Introduction to Hadoop and Big Data
Imagine a scenario wherein you have a Gigabyte of data that you want to process and you have a desktop computer with an RDBMS. The desktop computer will have no problem handling this load. Then your firm starts to grow very quickly and the data goes from 1GB to 10GB and then 100GB. This is when you start to reach the limits of your desktop computer.
Suppose you invest some money and get in a bigger computer with more processing power then you can process up to 10 TB to 100 TB and then you approach the limits of this computer too. Also, now you are asked to feed your application with unstructured data as well coming from Facebook, Sensors, RFID readers etc.
Now, how can you handle this huge amount of data?
Hadoop lets you do so.
Hadoop is an open source project of Apache Software Foundation. Its a framework written in Java developed by Doug Cutting and he named it after his son's toy elephant.
Hadoop uses Google's MapReduce and Google's file system technologies as its foundation.
It is optimised to handle massive amounts of structured and unstructured data with the use of hardware that are relatively inexpensive computers. It is capable of doing massive parallel processing but that being a batch process, the response time is not immediate.
Hadoop replicates its data among different computers so that if one computer goes down, the data can be processed from another computer. This is called Mirroring or RAID 2 architecture.
Hadoop is not suitable for OLTP loads where data is randomly scattered on a structured data platform like RDBMS. Hadoop can also not be used for OLAP loads where data is sequentially accessed on a structured data platform to generate reports that provide business intelligence.

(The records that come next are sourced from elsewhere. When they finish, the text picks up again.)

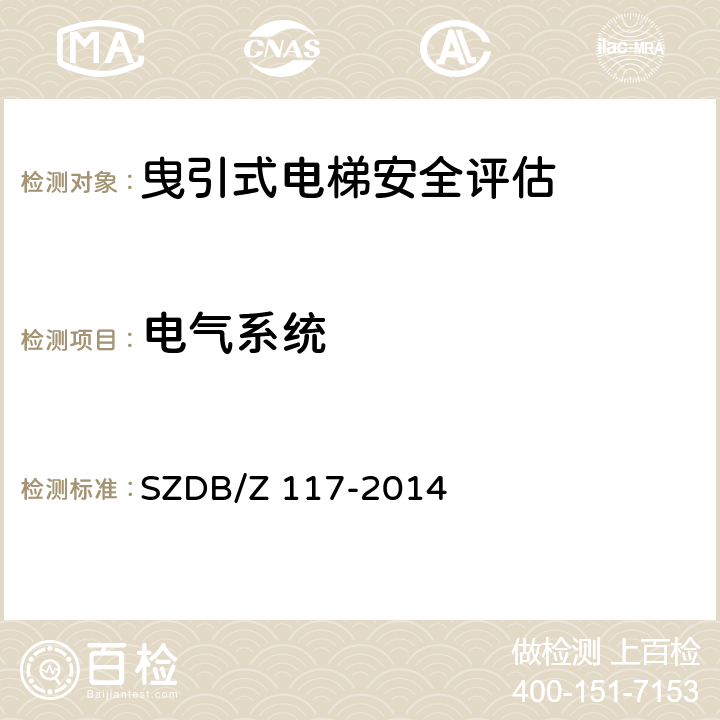 电气系统 SZDB/Z 117-2014 电梯安全评估规程  6.3.1,6.4.1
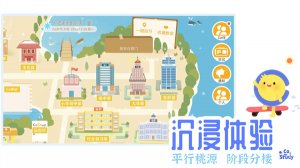 龙之谷手机游戏4月11日更新内容公告 龙之谷手机游戏更新内容一览
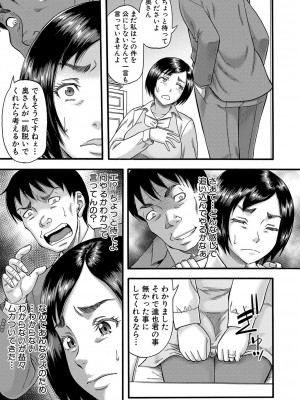 [成島ゴドー] 嫌いな奴等の女を種付け調教 [DL版]_132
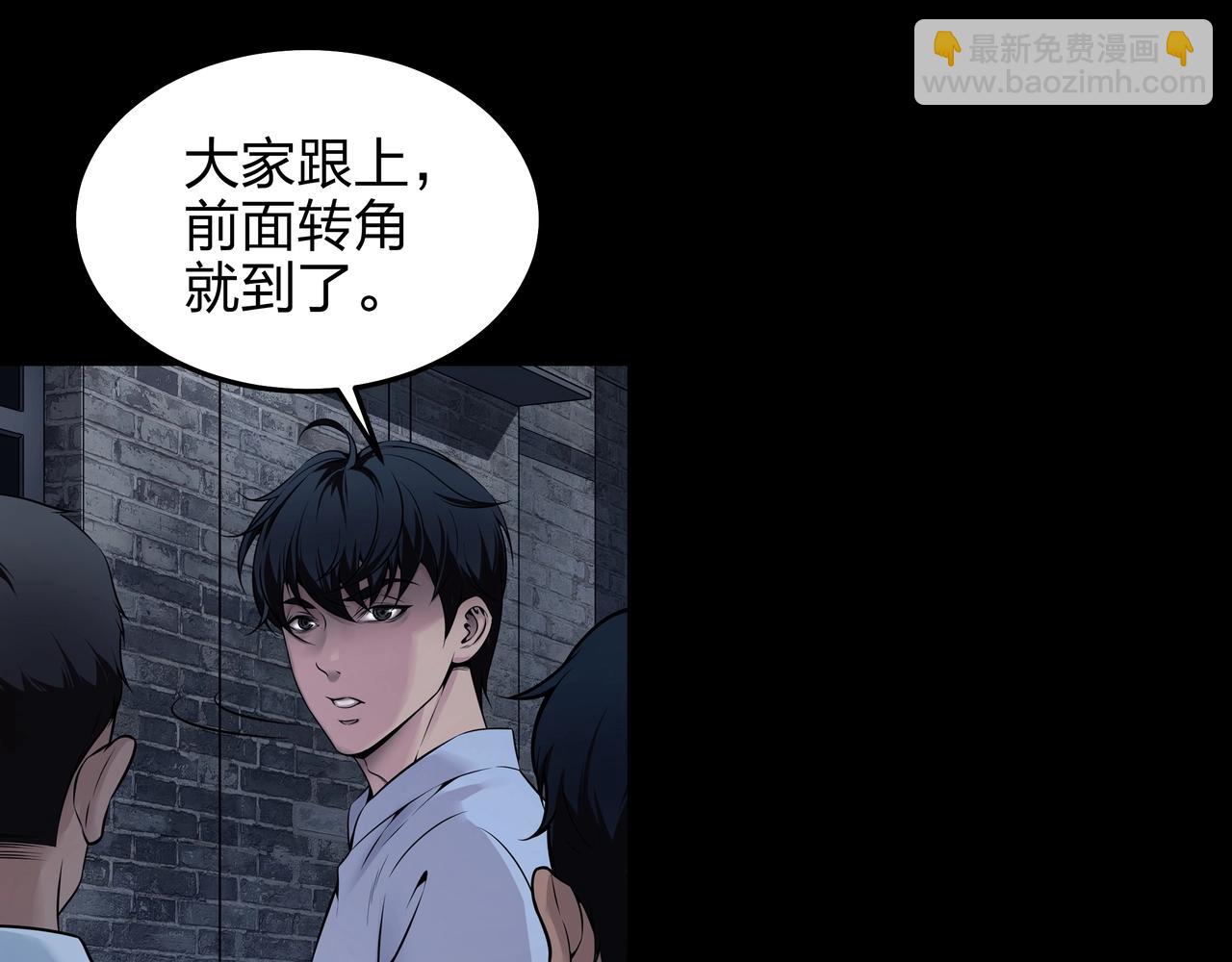 第4话 湿尸20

Hadoop is used for Big Data. It compliments OLTP and OLAP. It is in no way a replacement to RDBMS.
So now what is Big Data?
Big Data is a term used to describe large collections of data (also known as datasets) that may be unstructured, and grow so large and quickly that it is difficult to manage with regular database or statistics tools.
Now with all the advantages of Hadoop there are some cons too. As Hadoop processes data randomly, it is not suitable for processing transactions. It doesn't suit low data latency scenarios and is also not good where work cannot be parallelized.